Exhibit 10.1
EXECUTION VERSION
SECOND AMENDED AND RESTATED
FORBEARANCE AGREEMENT
THIS SECOND AMENDED AND RESTATED
FORBEARANCE AGREEMENT, dated as of May 8, 2009 (this “
Agreement ”), is entered into among DWFC, LLC (“
DWFC ”), Deerfield TRS (Bahamas) Ltd. (“
DTRS ” and together with DWFC, the “
Borrowers ”), Deerfield Capital LLC, as Originator
(the “ Originator ”) and as Servicer (the
“ Servicer ”), each of the Conduit Purchasers,
the Institutional Purchasers (collectively, and together with the
Swingline Purchaser (as defined below), the “ Lenders
”) and the Purchaser Agents from time to time party to the
Sale and Servicing Agreement referenced below, Wachovia Bank,
National Association, as Swingline Purchaser (the “
Swingline Purchaser ”), and Wachovia Capital Markets,
LLC, as Administrative Agent (the “ Administrative
Agent ”). Capitalized terms used herein and not
otherwise defined shall have the meanings ascribed thereto in the
Sale and Servicing Agreement (as defined below).
RECITALS
WHEREAS, the Borrowers, the
Originator, the Servicer, the Lenders, the Purchaser Agents, the
Swingline Purchaser, the Administrative Agent, Lyon Financial
Services, Inc. (d/b/a/ U.S. Bank Portfolio Services), as
Backup Servicer (the “ Backup Servicer ”), U.S.
Bank National Association, as Collateral Custodian (the “
Collateral Custodian ”) and the Hedge Counterparty
have entered into that certain Sale and Servicing Agreement dated
as of March 10, 2006 (as amended prior to the date hereof, the
“ Sale and Servicing Agreement ”).
WHEREAS, as of the required
reporting date for the fiscal quarters ending as of March 31,
2008 and June 30, 2008 (pursuant to
Section 6.10(d) of the Sale and Servicing Agreement),
Deerfield Capital LLC failed to maintain stockholder’s equity
of $240,000,000 plus 90% of the proceeds raised from equity
issuers, which constitutes a Servicer Default under
Section 6.15(j) of the Sale and Servicing Agreement (and,
accordingly, a Termination Event under Section 10.1(d) of
the Sale and Servicing Agreement (the “ Acknowledged
Termination Event ”).

Raw records →
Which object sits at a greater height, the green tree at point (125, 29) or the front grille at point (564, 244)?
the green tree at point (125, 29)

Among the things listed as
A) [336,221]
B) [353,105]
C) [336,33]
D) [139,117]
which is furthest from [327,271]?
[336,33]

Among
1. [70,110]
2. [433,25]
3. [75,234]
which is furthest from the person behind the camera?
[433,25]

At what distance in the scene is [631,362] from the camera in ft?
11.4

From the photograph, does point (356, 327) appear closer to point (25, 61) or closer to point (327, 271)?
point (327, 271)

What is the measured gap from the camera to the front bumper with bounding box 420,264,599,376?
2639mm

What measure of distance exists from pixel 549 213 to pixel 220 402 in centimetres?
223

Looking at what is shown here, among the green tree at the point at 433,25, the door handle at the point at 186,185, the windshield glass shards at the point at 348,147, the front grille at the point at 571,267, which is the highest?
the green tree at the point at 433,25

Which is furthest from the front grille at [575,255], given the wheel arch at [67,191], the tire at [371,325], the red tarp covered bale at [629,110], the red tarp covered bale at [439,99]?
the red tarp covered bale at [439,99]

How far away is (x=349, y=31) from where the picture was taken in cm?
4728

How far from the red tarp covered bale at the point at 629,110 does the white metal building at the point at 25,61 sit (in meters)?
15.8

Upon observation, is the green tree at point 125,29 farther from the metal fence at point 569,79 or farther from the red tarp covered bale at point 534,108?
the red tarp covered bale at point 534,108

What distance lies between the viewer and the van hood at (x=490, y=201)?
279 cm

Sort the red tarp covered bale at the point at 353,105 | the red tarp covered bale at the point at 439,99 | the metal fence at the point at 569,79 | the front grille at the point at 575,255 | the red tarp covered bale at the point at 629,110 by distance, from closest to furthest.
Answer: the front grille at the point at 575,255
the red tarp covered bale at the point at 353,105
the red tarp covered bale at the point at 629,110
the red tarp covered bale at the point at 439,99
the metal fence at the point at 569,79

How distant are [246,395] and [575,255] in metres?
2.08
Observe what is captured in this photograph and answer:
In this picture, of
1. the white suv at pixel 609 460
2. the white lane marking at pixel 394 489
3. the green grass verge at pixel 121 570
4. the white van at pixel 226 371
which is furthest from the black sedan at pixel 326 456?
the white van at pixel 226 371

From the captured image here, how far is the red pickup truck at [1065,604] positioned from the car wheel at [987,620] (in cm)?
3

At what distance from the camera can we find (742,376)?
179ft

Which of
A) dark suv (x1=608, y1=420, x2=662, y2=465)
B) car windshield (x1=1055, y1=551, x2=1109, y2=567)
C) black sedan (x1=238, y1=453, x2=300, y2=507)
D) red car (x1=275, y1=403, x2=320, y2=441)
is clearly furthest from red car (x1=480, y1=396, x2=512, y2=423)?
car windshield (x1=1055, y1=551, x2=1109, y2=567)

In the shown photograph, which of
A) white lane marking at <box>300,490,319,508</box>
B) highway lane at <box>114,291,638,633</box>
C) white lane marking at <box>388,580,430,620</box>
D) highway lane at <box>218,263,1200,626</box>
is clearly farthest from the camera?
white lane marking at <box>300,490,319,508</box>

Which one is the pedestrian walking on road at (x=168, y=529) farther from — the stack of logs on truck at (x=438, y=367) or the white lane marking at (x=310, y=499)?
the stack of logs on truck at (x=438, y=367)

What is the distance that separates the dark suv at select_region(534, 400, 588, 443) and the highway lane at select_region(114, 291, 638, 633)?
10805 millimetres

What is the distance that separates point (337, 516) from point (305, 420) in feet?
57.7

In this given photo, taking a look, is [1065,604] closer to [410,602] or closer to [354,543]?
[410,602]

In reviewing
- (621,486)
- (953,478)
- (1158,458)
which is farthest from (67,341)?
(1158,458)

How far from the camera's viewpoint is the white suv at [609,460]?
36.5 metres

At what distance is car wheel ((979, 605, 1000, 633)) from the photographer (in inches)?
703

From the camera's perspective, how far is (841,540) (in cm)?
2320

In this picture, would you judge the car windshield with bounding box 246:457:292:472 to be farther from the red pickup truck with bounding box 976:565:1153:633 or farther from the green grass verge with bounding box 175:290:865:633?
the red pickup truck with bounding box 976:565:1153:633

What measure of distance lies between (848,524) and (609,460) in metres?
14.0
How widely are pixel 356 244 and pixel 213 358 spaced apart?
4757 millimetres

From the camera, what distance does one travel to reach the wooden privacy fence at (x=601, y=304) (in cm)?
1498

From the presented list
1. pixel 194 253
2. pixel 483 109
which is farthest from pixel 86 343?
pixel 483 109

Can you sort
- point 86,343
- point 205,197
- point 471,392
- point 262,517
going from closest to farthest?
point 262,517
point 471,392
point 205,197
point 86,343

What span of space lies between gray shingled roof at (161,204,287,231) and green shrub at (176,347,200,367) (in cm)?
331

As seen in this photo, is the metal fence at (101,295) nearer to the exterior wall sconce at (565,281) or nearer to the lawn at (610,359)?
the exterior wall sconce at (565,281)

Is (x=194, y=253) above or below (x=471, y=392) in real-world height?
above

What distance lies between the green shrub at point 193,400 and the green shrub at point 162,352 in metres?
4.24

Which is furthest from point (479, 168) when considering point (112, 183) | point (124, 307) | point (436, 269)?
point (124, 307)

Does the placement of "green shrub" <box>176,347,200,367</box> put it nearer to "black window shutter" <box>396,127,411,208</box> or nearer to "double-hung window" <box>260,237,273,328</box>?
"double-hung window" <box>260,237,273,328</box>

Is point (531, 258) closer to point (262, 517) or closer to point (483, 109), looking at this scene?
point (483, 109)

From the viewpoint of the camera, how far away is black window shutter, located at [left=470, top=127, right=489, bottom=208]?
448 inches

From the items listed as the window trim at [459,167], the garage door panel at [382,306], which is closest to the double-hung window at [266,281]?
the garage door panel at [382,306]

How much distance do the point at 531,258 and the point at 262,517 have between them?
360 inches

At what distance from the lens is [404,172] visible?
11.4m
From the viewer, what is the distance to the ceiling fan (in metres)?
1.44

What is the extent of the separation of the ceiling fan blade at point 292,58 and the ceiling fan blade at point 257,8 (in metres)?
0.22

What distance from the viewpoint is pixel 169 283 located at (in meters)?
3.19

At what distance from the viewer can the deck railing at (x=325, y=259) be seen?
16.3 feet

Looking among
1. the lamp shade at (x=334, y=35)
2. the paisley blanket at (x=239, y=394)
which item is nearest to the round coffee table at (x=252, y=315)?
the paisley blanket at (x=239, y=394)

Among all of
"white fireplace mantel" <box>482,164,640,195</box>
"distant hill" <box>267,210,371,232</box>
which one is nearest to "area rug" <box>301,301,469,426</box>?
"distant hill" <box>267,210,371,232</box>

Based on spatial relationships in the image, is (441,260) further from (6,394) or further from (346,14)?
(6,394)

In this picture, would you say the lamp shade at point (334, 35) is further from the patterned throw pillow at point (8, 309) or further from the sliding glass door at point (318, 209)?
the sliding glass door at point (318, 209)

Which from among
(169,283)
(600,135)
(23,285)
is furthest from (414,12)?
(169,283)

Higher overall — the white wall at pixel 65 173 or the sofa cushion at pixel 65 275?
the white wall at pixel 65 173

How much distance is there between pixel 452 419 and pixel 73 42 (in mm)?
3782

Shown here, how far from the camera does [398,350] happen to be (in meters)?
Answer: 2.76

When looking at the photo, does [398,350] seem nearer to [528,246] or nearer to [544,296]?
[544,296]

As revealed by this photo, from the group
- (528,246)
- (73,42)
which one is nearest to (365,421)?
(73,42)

Exercise task →
Can you continue the forbearance agreement, starting right after its recital about the Acknowledged Termination Event?

Result of this exercise →
WHEREAS, the Borrowers, the
Originator and the Servicer (collectively, the “ Loan
Parties ”) have requested, and the Administrative Agent
and the Lenders have, pursuant to a Forbearance Agreement dated as
of May 12, 2008 (the “ Original Agreement
”), agreed to a request by the Loan Parties to
(i) forbear from exercising certain rights and remedies
arising from the Acknowledged Termination Event, (ii) forbear
from exercising any right to terminate the rights and obligations
of the Servicer arising from the Acknowledged Termination Event and
(iii) waive application of the Concentration Limits set forth
in clause (a) of the definition of “Concentration
Limits” in each case, during the Forbearance
Period.
WHEREAS, the Loan Parties, the
Administrative Agent and the Lenders amended and restated the
Original Agreement pursuant to that certain Amended and Restated
Forbearance Agreement dated as of August 11, 2008 (the “
Amended and Restated Agreement ”).
WHEREAS, the Forbearance Period (as
defined in the Amended and Restated Agreement) ended on
November 30, 2008 as a result of the Loan Parties’
failure to achieve a Leverage Ratio (as defined in the Amended and
Restated Agreement) of 25%.
WHEREAS, on or prior to the date
hereof, a portion of the Collateral is being sold to a third-party
purchaser (the “ Sale of Collateral ”) and 100%
of the proceeds of the Sale of Collateral are being used to reduce
the Advances Outstanding, in connection with which the Loan
Parties, the Administrative Agent and the Lenders have agreed to
amend the Amended and Restated Agreement pursuant to the terms set
forth herein; and
WHEREAS, the Loan Parties have
requested that the Administrative Agent and the Lenders consent to
the dissolution of DTRS.
NOW, THEREFORE, in consideration of
the premises and the mutual covenants hereinafter contained, and
for other good and valuable consideration, the receipt and
sufficiency of which are hereby acknowledged, the parties hereto
agree as follows:
AGREEMENT
1.
Estoppel, Acknowledgement and Reaffirmation . The Loan
Parties hereby acknowledge their obligations under the respective
Transaction Documents to which they are party and reaffirm that
each of the liens and security interests created and granted in or
pursuant to the Transaction Documents is valid and subsisting and
that this Agreement shall in no manner impair or otherwise
adversely affect such liens and security interests.
2.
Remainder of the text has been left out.